What the exercise asks: Restate the data exactly as given and keep the pictures out.

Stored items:
####

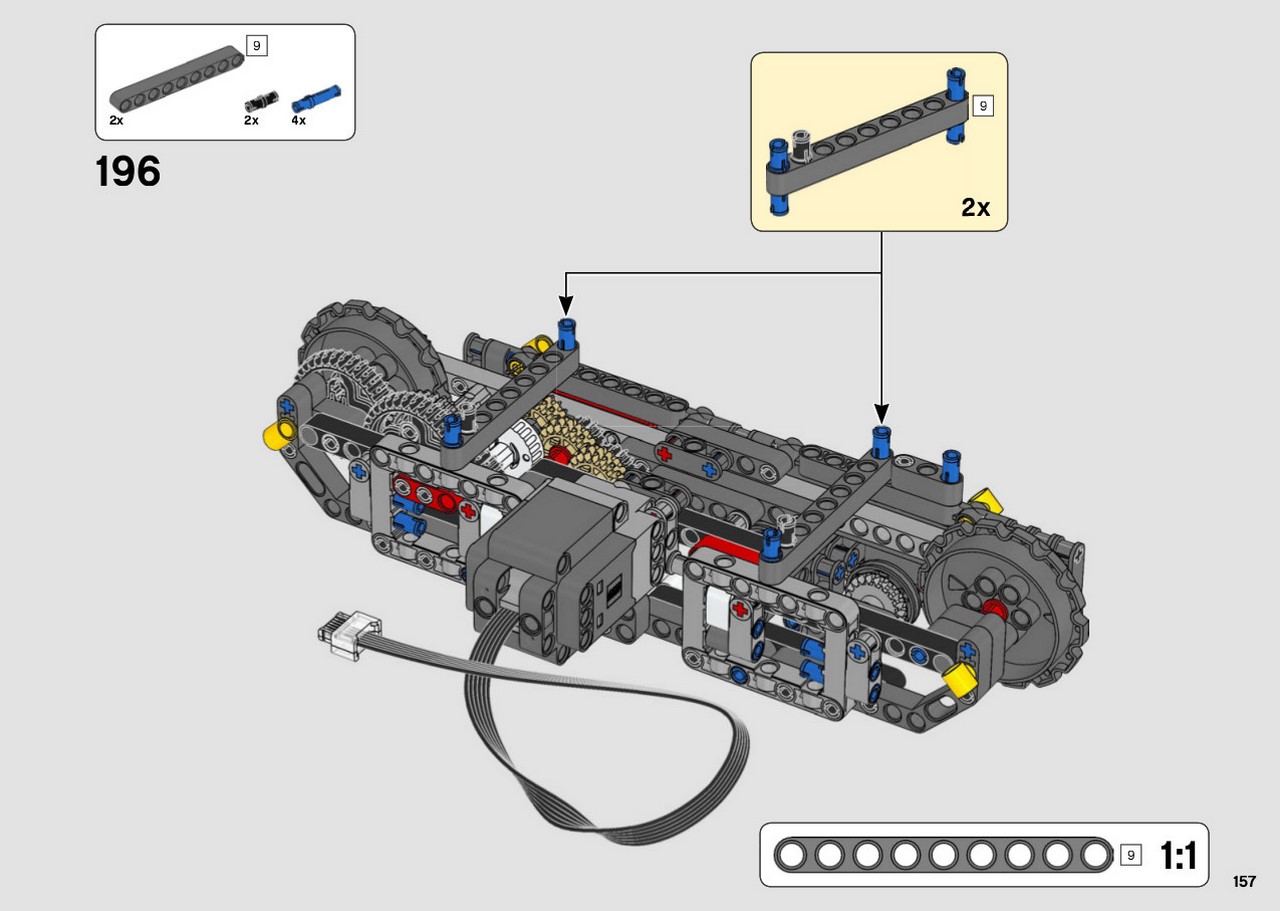 9
2x
2x
4x

196

9
2x

9
1:1

157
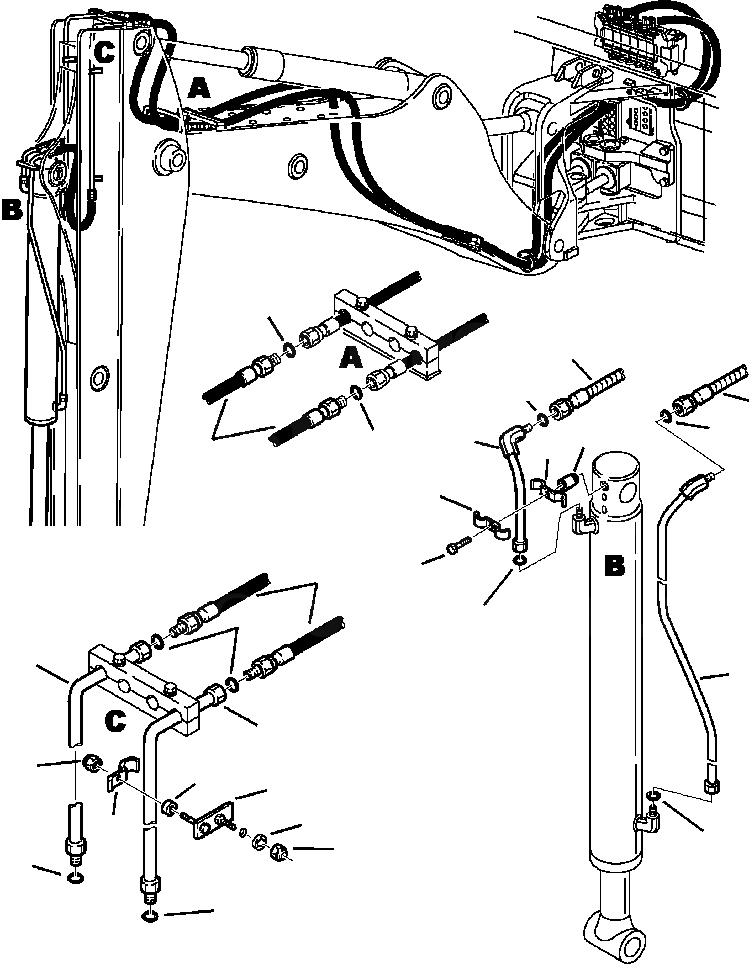 C
A
B
A
B
C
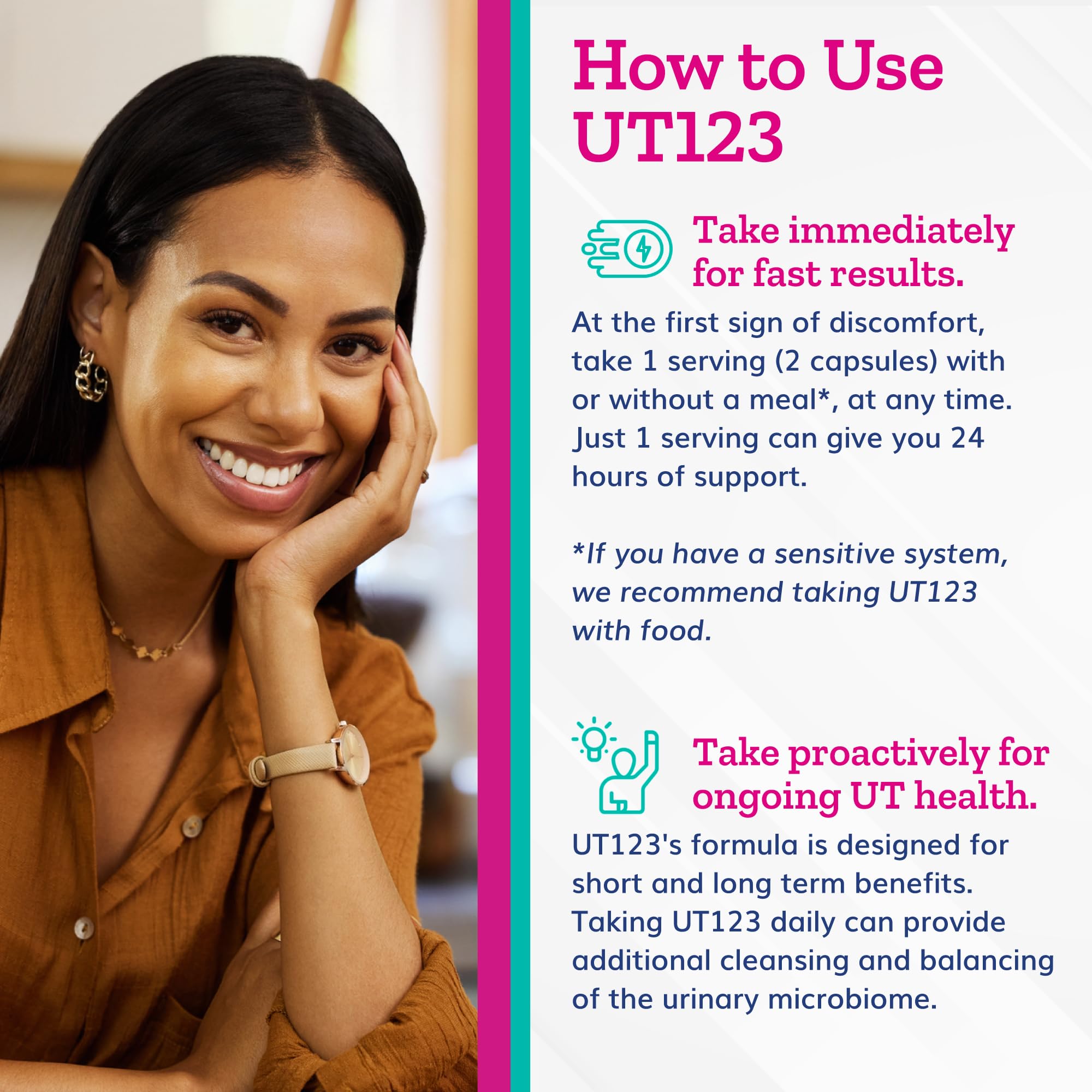 How to Use UT123

Take immediately for fast results.

At the first sign of discomfort, take 1 serving (2 capsules) with or without a meal*, at any time. Just 1 serving can give you 24 hours of support.

*If you have a sensitive system, we recommend taking UT123 with food.

Take proactively for ongoing UT health.

UT123's formula is designed for short and long term benefits. Taking UT123 daily can provide additional cleansing and balancing of the urinary microbiome.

####

Answer to this problem:
 9
2x
2x
4x

196

9
2x

9
1:1

157
 C
A
B
A
B
C
 How to Use UT123

Take immediately for fast results.

At the first sign of discomfort, take 1 serving (2 capsules) with or without a meal*, at any time. Just 1 serving can give you 24 hours of support.

*If you have a sensitive system, we recommend taking UT123 with food.

Take proactively for ongoing UT health.

UT123's formula is designed for short and long term benefits. Taking UT123 daily can provide additional cleansing and balancing of the urinary microbiome.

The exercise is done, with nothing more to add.